• _Records shown_
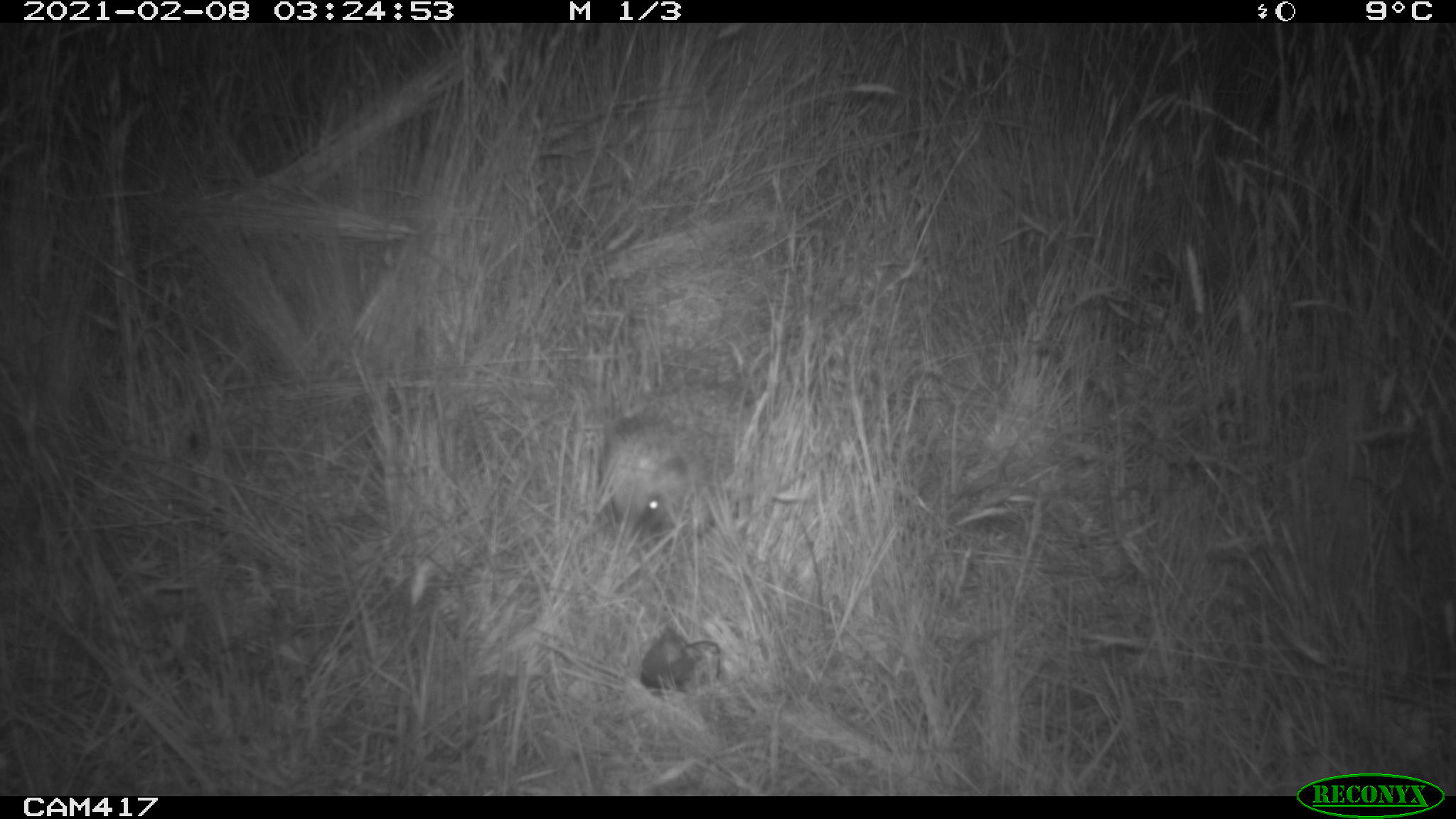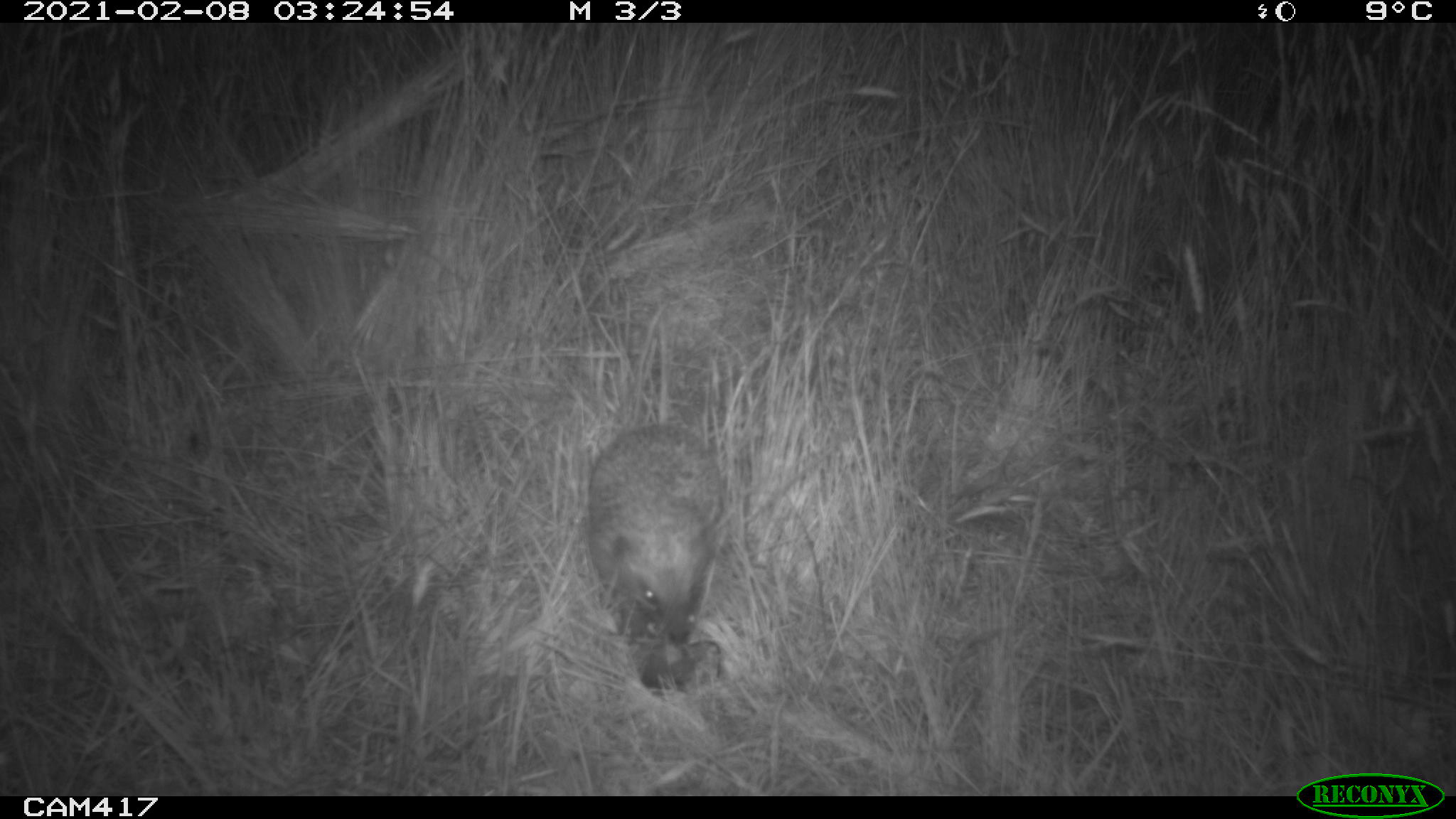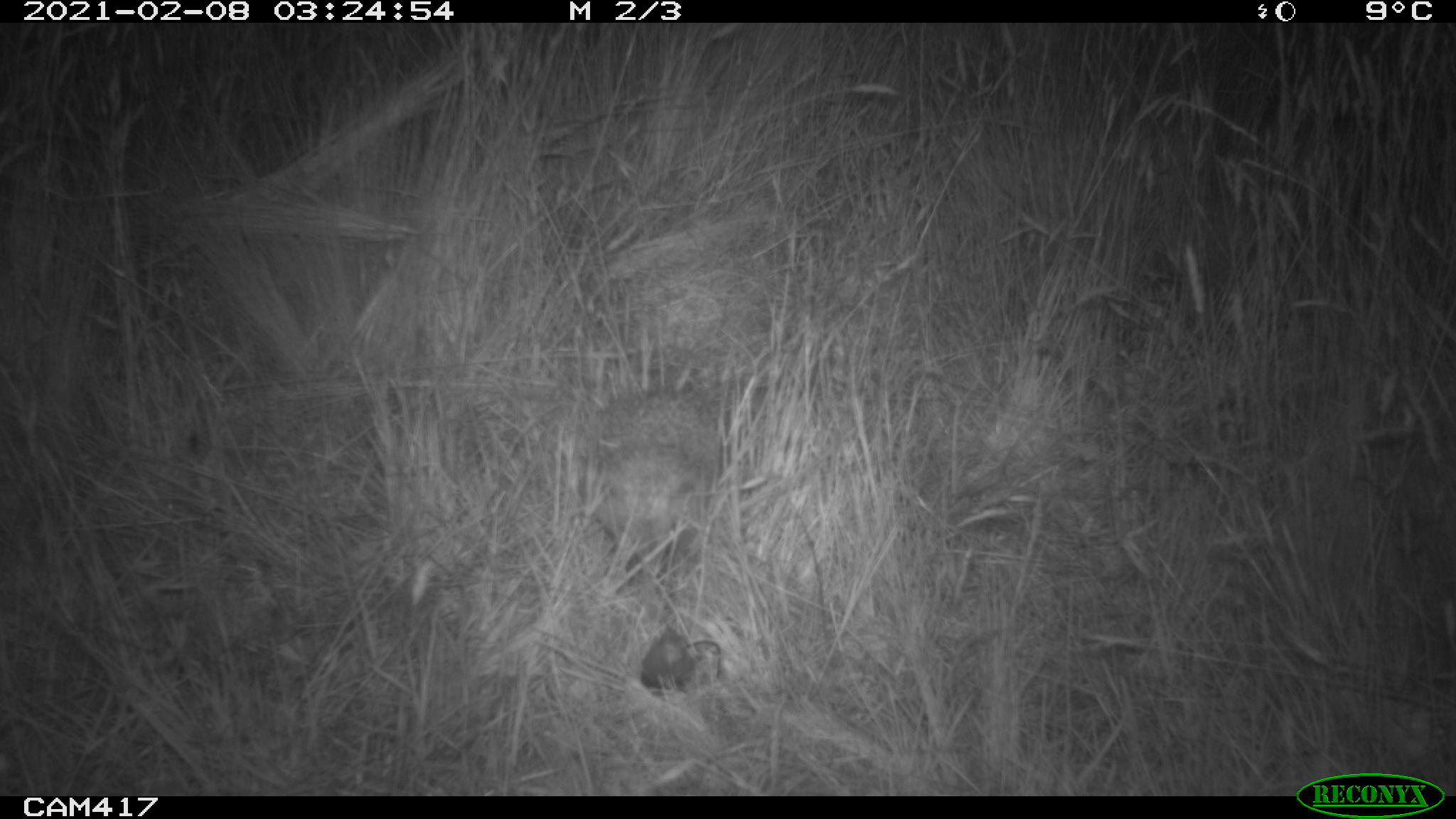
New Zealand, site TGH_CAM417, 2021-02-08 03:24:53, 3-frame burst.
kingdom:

---

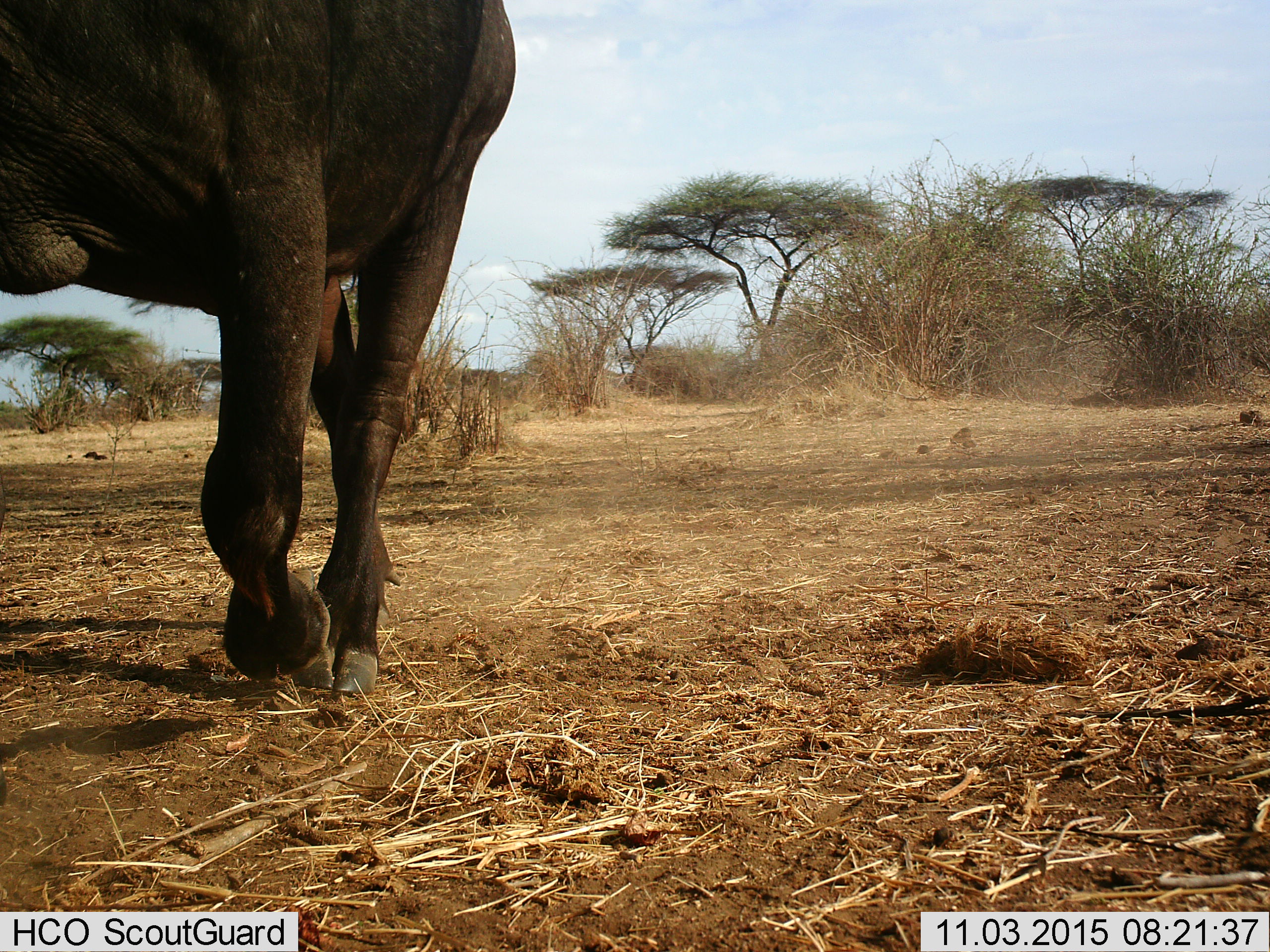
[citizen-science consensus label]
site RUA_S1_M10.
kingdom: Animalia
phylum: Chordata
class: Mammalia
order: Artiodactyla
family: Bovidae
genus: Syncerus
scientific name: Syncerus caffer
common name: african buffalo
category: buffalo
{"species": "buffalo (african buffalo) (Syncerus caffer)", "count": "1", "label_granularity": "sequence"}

• _Exercise instructions_
Go through the listing above and pull out each line containing the word "african".

• _Reply to the exercise_
common name: african buffalo
{"species": "buffalo (african buffalo) (Syncerus caffer)", "count": "1", "label_granularity": "sequence"}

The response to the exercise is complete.